Sherborn developed a passionate interest in geology and paleontology and in 1883 he was asked by geologist Thomas Rupert Jones to help illustrate and complete some papers he was writing on fossil Foraminifera. Jones was to become a close colleague and mentor for Sherborn. By 1887, they had published three papers, with Sherborn providing the illustrations. Challenged by the great number of journals they had to consult in preparing their papers, Sherborn began to compile his first bibliography, A Bibliography of the Foraminifera, published in 1888. Around this time he was hired by the Geology department at the Natural History Museum to clean and prepare fossils. His pay was based on the number of fossils he prepared. In this new role he had the opportunity to collaborate with Arthur Smith Woodward, an expert on fossil fish and another influential colleague in Sherborn's career.

== Bibliography ==
Encouraged by the success of his first bibliography, Sherborn began to contemplate a much more ambitious project—the indexing of every living and extinct animal species discovered since 1758. The scope of what he was proposing may not have been apparent at first; initially he had planned to end the index at 1899. Even after scaling back to 1850, the task before him was immense. He began working on his Index Animalium in 1890. During the day he continued to prepare fossils in the museum while at night he would work at home, methodically going through thousands of books and journals, recording onto slips of paper every species name he came across. In just the first year he reviewed 500 scientific references and recorded about 40,000 names. By the time he was done he had reviewed thousands of books and journals in multiple languages and had created over a million handwritten records. Just sorting the records into alphabetic order took over three years. The first volume was published in 1902 and covered the time period 1758-1800. Covering the next 50 years required another 10 volumes (a measure of the explosive growth of scientific knowledge) and wasn't completed until 1932.
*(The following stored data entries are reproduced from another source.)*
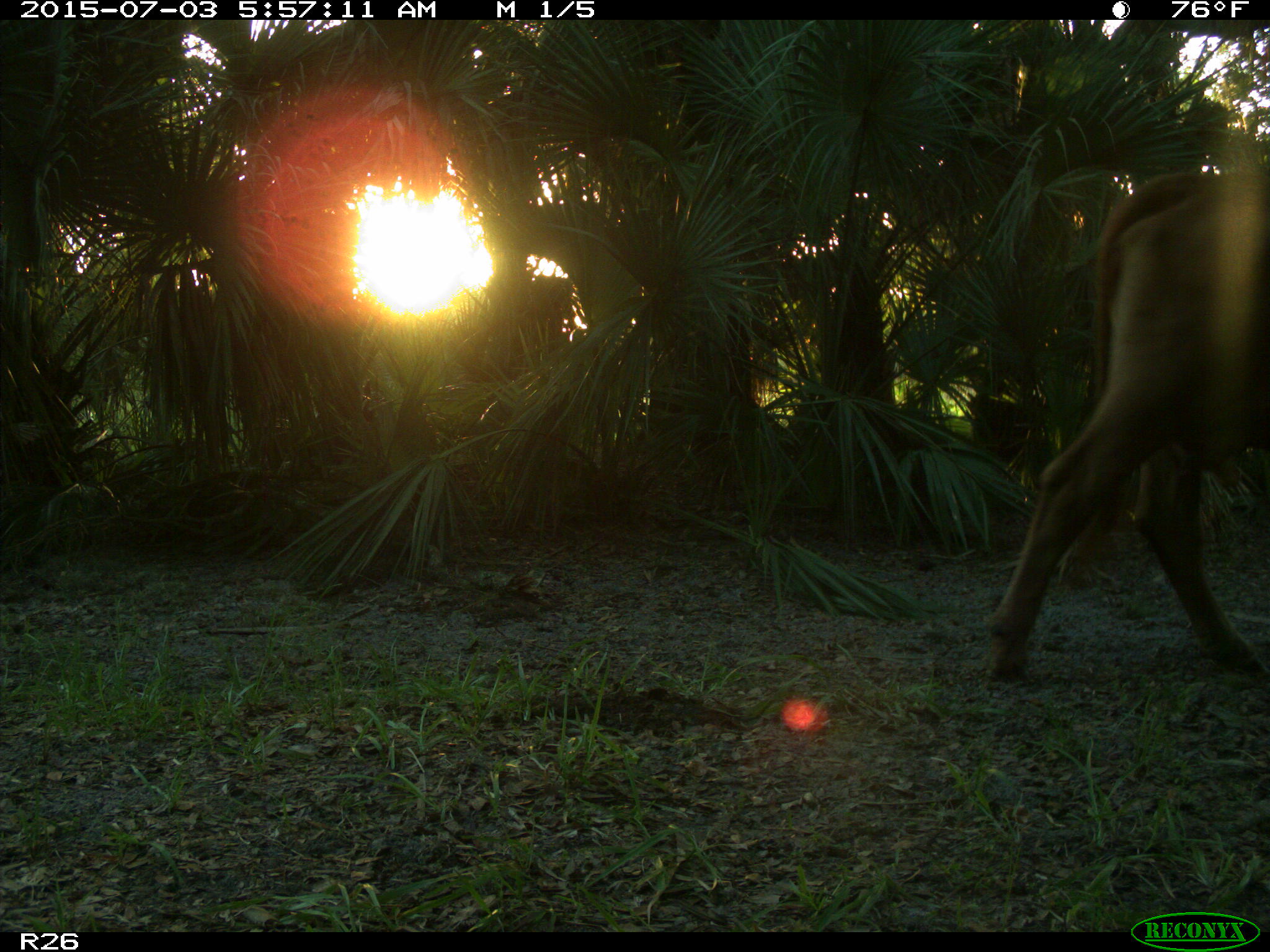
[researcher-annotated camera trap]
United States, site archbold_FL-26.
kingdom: Animalia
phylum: Chordata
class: Mammalia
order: Artiodactyla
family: Bovidae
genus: Bos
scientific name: Bos taurus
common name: domestic cow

In 1892 Sherborn was invited by Reverend Richard Startin Owen to assist on a biography of his grandfather, Richard Owen, founder of the Natural History Museum and one of the most famous scientists of his era. He was required to sort through Owen's papers, which had been left, in piles twelve feet high, in a cowshed exposed to rats and to the elements. Despite Sherborn's great pleasure in the task, the effort involved caused a breakdown in his health that left him nearly incapacitated for three years. Nevertheless, Sherborn succeeded with the enormous task, sorting and distributing hundreds of scientific papers and thousands of pages of correspondence.

Sherborn enjoyed bringing his colleagues together for his famous "smoke and chat" parties at his home. These were usually all-male, informal affairs and guests included museum staff as well as personal friends. He never married; although engaged for ten years, he concluded that his sporadic income would be insufficient to provide for a wife and family.